NOW & THEN
25 JANUARY
Burns Night.
1327: Edward III ascended to the English throne.
1533: King Henry VIII and Anne Boleyn were secretly married by the Bishop of Lichfield – and became the parents of the future Queen Elizabeth I of England.
1554: The city of Sao Paulo, Brazil, was founded.
1817: First issue of The Scotsman was published by its founders, Charles Maclaren, William Ritchie and John Macdiarmid.
1858: Mendelssohn’s Wedding March was first played at the wedding of Queen Victoria’s daughter, Princess Victoria, to the crown prince of Prussia.
1881: Thomas Edison and Alexander Graham Bell formed the Oriental Telephone Company.
1919: League of Nations was founded. Its first meeting was held a year later.
1924: Opening ceremony of the first Winter Olympics took place at Chamonix in France.
1955: Scientists at Columbia University developed an atomic clock accurate to within one second in 300 years.
1968: Great train robber Charles Wilson was captured in Montreal three years after escaping from prison.

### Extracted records
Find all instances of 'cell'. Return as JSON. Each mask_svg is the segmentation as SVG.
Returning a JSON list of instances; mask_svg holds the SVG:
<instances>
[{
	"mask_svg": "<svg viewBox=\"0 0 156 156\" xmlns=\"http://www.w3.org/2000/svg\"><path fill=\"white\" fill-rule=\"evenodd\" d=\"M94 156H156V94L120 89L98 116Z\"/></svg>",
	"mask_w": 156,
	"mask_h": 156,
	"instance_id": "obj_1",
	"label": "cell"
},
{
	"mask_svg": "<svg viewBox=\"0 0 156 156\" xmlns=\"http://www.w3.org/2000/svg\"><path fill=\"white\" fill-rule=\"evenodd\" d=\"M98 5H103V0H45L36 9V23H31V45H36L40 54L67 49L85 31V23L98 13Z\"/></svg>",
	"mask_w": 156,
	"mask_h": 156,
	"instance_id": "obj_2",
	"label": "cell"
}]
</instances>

### Exercises to complete
(A) In the 25 January almanac, where did the opening ceremony of the first Winter Olympics take place?
(B) Write the next few entries of the 25 January almanac, continuing from its 1968 entry.

### Answers to the exercise
(A) At Chamonix in France.

(B)
1971: Idi Amin became president of Uganda, leading a military coup which deposed Milton Obote.
1971: Charles Manson and others were found guilty of multiple murders in the US.
1981: The Gang of Four - Roy Jenkins, Shirley Williams, David Owen and William Rodgers - announced the Limehouse Declaration, which called for a classless crusade for social justice. They were expelled from the Labour Party for forming a Council for Social Democracy.
1986: Voyager 2, sweeping to within 51,000 miles (81,000 kilometres) of Uranus, discovered a tenth ring and a 15th moon.
1990: Forty-six people died in the worst storms in southern Britain since the hurricane of October, 1987. Gusts of up to 110 mph caused chaos on road and rail.
1991: Saddam Hussein unleashed environmental disaster when he ordered the release of millions of gallons of crude oil into the sea from a Kuwaiti storage plant.
1995: Government ministers ordered a rethink of plans to axe
most of the Anglo-scottish night trains.
2004: Opportunity rover landed on the surface of Mars.
2008: Scottish & Newcastle, Britain’s biggest brewer and maker of Newcastle Brown Ale, was bought by Carlsberg and Heineken for £7.8bn.
2011: Revolution began in Egypt, with a series of demonstrations, marches, rallies, acts of civil disobedience, riots, labour strikes and violent clashes in Cairo, Alexandria, and other cities in the country.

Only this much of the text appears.